(DOCUMENT EXCERPT begins)
So, what’s going to happen? The two mass shootings have outraged the Powers That Be in the City of Brotherly Love, and even the George Soros-sponsored, police-hating, and softer-than-a-kitten-on-crime District Attorney, Larry Krasner, vowed that the perpetrators would be harshly prosecuted, though I believe that when I actually see it. The two identified suspects are just 18 years old, and no one has exposed any adult criminal records on them, but no one would be surprised if there are sealed juvenile records. It would be very interesting if we learn that one or more of the offenders could have been in juvie last week, but were given lenient treatment by the District Attorney’s Office.

If Messrs Tucker and Buggs were two of the shooters, then let’s tell the truth: they’re both idiots, just plain stupid, dumb as a box of rocks. We don’t yet know the motives for the shootings, but whatever Mr Tucker was taken into custody just two days after the shooting, and Mr Buggs the day after that. Both men are looking at possibly decades in prison, and for what? Just plain stupidity.

This is what happens when you are soft on crime!

Italian soldiers on guard near the Arch of Constantine, Roma, June 19, 2016. Photo by D R Pico; may be freely used, with attribution.

In response to the huge surge in crime, and the extremely lax prosecution of it by Philadelphia District Attorney Larry Krasner, the Pennsylvania General Assembly passed, and Governor Josh Shapiro, a Democrat, signed into law, Act 40, which created a special prosecutor to investigate and prosecute crimes “occurring within a public transportation authority that serves as the primary provider of public passenger transportation in the county of the first class.” Philadelphia is the only First-Class City/County in the Keystone State.

This was a clear and obvious attempt to bypass Let ’em Loose Larry, whose lenient prosecution has led to outrage, and we continually hear of violent crimes committed in the city by people who could and should have already been in prison, were it not for the George Soros-sponsored, police-hating and softer-than-Charmin-on-crime Mr Krasner.

Act 40 required, in §1786(a), the state Attorney General to appoint said special prosecutor, “Within 30 days of the effective date of this section,” but that appointment has not yet been made, with the 30 day period long having elapsed. And SEPTA, “the primary provider of public passenger transportation” in foul, fetid, fuming, foggy, filthy Philadelphia, has seen an unfortunate surge in violent crime in recent weeks, including two mass shootings as public school students were at SEPTA bus stops for their rides home.

Governor Kathy Hochul (D-NY) was seeing a similar issue in the New York City subway system, and she took the radical action of deploying 750 National Guard troops to the subways to deter crime. From The Wall Street Journal:

Armed Troops on the New York City Subways

Gov. Hochul would do better by firing New York’s progressive DAs and restoring the successful anticrime policies of the 1990s and 2000s.

by The Editorial Board | Saturday, March 9, 2024 | 5:50 PM EST

Here’s a poser to consider for 2025: What if Donald Trump is elected again and decides to send the military to prevent crime or control riots in America’s streets? Wouldn’t half of America lose its collective mind about the supposed threat to democracy?
(DOCUMENT EXCERPT ends)
» **REQUIRED ACTIONS**
1. In the Philadelphia crime piece, how many National Guard troops did Governor Kathy Hochul deploy to the New York City subways?
2. Pick up the Philadelphia crime piece after its final sentence and keep writing.
The data that comes next is not needed.
(RECORDS PROVIDED begins)
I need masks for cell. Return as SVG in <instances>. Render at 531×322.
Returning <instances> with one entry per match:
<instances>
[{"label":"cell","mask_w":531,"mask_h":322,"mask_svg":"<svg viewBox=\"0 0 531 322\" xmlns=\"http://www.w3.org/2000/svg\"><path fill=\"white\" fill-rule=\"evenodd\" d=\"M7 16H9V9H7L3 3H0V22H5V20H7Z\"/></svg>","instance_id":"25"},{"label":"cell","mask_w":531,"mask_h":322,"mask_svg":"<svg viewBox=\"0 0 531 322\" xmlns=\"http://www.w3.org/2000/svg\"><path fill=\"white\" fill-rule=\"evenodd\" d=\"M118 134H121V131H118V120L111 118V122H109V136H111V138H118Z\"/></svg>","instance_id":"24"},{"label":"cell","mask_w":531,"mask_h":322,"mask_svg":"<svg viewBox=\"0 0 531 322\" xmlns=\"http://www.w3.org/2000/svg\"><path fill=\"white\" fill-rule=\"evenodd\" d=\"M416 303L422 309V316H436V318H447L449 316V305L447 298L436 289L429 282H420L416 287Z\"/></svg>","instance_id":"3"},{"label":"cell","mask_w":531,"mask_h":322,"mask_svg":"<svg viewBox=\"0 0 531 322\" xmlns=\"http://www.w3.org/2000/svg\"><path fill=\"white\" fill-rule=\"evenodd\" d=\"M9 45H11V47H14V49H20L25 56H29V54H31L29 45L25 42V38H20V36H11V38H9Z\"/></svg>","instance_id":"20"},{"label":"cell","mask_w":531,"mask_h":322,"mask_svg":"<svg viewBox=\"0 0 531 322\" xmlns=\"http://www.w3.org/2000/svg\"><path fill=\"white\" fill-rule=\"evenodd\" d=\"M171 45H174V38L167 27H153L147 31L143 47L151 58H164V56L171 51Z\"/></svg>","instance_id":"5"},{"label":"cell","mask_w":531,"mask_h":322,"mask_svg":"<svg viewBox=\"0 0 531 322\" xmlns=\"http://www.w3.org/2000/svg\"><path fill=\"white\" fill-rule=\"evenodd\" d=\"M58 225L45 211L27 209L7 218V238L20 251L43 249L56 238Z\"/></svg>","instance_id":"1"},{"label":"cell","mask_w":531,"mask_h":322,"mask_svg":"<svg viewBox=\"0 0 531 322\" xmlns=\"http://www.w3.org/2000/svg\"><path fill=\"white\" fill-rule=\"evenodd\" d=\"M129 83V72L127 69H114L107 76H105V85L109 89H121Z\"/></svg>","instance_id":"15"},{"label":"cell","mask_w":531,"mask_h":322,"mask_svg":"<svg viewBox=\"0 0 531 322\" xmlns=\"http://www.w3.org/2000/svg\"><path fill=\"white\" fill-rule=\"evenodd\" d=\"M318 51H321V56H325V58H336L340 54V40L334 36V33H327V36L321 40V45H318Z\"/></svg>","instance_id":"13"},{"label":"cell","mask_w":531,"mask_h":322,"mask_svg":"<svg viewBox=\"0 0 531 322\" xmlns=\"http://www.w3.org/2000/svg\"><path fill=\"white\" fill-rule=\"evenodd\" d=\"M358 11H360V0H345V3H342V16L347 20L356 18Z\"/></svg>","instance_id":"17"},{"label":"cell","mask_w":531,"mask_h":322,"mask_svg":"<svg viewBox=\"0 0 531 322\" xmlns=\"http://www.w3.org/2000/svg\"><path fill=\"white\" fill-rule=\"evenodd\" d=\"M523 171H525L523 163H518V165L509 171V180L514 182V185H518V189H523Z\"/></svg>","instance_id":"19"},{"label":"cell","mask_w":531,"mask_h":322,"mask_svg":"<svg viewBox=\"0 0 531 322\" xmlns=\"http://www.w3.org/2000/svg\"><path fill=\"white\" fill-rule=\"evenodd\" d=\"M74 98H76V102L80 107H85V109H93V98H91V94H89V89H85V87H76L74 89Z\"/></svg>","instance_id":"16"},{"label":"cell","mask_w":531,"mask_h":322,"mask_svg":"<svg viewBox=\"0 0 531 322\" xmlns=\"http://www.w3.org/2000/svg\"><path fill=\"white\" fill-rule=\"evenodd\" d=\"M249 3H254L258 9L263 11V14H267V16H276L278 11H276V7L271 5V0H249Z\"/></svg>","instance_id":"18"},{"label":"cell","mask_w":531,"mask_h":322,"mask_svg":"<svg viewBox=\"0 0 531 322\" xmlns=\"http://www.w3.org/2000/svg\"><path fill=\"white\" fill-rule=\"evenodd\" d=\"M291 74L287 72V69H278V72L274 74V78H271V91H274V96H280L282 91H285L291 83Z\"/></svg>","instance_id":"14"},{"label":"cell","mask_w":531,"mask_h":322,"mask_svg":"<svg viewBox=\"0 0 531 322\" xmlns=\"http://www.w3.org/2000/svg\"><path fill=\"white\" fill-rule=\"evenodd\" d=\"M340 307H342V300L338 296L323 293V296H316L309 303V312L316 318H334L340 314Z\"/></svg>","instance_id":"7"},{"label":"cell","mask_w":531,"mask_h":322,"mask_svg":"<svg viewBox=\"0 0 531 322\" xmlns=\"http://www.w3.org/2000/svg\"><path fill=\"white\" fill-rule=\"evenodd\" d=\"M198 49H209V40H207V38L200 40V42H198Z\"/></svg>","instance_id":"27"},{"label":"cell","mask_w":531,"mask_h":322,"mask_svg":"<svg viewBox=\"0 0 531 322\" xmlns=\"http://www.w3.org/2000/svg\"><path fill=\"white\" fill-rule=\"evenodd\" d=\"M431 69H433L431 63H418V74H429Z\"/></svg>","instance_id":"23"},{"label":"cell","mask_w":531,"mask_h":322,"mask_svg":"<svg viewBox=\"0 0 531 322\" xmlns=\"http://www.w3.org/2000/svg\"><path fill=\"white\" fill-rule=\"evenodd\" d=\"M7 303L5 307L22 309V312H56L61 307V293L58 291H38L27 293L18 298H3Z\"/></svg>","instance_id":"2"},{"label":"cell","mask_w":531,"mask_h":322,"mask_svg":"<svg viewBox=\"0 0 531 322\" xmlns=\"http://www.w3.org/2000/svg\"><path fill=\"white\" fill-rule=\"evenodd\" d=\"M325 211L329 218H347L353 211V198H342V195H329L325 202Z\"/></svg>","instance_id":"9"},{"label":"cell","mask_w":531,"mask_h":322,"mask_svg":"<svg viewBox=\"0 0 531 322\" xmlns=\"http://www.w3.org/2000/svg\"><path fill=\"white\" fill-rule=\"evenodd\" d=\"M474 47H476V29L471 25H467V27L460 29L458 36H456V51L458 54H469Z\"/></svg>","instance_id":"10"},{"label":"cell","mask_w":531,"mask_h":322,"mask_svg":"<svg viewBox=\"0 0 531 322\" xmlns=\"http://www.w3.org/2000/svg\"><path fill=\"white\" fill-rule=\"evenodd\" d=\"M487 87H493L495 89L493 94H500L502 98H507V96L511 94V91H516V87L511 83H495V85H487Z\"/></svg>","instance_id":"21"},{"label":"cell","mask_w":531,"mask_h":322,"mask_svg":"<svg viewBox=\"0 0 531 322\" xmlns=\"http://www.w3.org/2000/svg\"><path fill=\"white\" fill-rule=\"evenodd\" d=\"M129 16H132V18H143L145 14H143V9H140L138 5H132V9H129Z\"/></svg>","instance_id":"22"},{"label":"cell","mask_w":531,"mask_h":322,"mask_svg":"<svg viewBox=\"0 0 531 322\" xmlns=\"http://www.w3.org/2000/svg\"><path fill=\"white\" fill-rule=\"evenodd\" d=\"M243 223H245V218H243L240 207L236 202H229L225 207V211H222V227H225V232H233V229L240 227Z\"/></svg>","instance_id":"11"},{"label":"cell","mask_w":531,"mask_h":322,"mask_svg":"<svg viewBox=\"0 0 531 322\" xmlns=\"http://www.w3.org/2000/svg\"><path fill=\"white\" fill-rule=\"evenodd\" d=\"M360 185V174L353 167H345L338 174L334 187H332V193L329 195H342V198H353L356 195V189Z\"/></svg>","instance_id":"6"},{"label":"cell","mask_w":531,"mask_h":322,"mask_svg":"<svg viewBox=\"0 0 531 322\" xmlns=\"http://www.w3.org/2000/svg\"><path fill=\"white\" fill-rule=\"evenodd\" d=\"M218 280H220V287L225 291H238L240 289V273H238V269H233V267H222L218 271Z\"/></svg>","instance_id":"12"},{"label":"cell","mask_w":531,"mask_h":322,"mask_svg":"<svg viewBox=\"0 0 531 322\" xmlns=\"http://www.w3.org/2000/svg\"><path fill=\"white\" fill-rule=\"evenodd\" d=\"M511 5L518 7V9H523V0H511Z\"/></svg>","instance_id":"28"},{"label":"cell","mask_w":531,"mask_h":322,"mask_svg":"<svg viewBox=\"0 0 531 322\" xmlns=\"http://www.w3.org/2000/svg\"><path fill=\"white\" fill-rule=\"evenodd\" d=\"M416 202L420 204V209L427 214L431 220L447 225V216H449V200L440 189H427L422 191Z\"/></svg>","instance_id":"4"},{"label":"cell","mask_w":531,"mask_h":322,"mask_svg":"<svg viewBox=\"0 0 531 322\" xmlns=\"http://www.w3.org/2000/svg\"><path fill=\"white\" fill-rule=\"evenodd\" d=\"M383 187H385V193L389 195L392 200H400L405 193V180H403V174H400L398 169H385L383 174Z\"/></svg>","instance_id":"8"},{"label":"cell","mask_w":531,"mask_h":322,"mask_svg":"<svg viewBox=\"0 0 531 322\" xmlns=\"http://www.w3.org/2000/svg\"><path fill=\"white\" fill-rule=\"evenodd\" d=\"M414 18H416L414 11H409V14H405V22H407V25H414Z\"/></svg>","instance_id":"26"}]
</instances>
(RECORDS PROVIDED ends)
» **YOUR WRITTEN ANSWERS**
1. 750

2.
That’s a rhetorical question, of course, because President Trump did offer to send federal marshals to help cities provide order during the 2020 summer of hate following the unfortunate death-while-resisting-arrest of the methamphetamine-and-fentanyl-addled career criminal George Floyd, and the Democratic mayors of our major cities didn’t want anything to do with that.

Yet that’s essentially what New York Gov. Kathy Hochul did this week in dispatching the state National Guard to patrol New York City’s subways to reduce crime. The Democratic Governor is sending 750 troops and 250 state police officers to guard subway trains and platforms amid a spike in violence and robbery against passengers.

No doubt many New Yorkers will be relieved at the sight, even if it will be somewhat disconcerting to see men in military fatigues on the trains. We know from experience it’s reassuring to see NYPD blue in a subway car when a homeless man is harassing passengers for money or because he’s drugged up.

Ms. Hochul is also calling for judges to have more authority to ban people from the subways if they’ve assaulted commuters or subway workers. She wants to add security cameras, and Mayor Eric Adams said this week he’s asked New York police to expand bag searches on the subways.

Israeli police, near the fourth Station of the Cross, Via Dolorosa, Jerusalem, November 2022, photo by D R Pico, may be freely used, with attribution.

The editorial included a photo of two National Guardsmen, one of whom was holding a semi-automatic rifle, complete with the magazine in place. Rather than use that, I included a photo I took — no copyright problems there! — of armed Italian Carabinieri, outside of the Arch of Constantine, near the Coliseum. We were not somehow unnerved by the sight, but it was an uncomfortable reminder that Italy has seen more than its share of terrorism.

Less pleasant was the vista of three armed Israeli policemen by the fourth Station of the Cross, but Israel has far worse terrorism problems than anyplace else. As a civilized people, we don’t like the thought that there are uncivilized barbarians out there, barbarians who think nothing of theft, violence, and murder. The George Soros-sponsored far-left prosecutors, like Manhattan’s Alvin Bragg and Mr Krasner, are simply too stupid to recognize that there really are barbarians out there, and there are hard-left liberals like the late Jen Angel of Oakland who think that all the barbarians need is some love and hugs.

Back to the Journal:

This is progress after the denial that has prevailed for years among the city’s ruling Democrats. Former Mayor Bill de Blasio and progressives started the downhill slide when they waged political war on cops, on stop and frisk policing, and on the enforcement of offenses against civilized norms.

Yet sending in the military to protect mass transit is also in some sense a sign of societal and political surrender. It means that New York has concluded that it can’t protect its citizens with a normal police presence, or with the laws against vagrancy that once prevailed, or with prosecutors who used to put people in jail for crimes against public order. So send in the guys with assault rifles.

Governor Shapiro has stated that he has no intention of sending the National Guard to help defend SEPTA, so that’s not an issue in Philly yet. But New York City did show the way, in the 1990s, with Mayor Rudy Giuliani and a no-nonsense, “broken windows” policing program. The NYPD arrested, and the prosecutors charged, the wannabe goons who were just starting out in their lives of crime, meting out strict punishment for the little stuff with the idea that strict punishment for the ‘little’ stuff would educate the prospective criminals that crime does not pay.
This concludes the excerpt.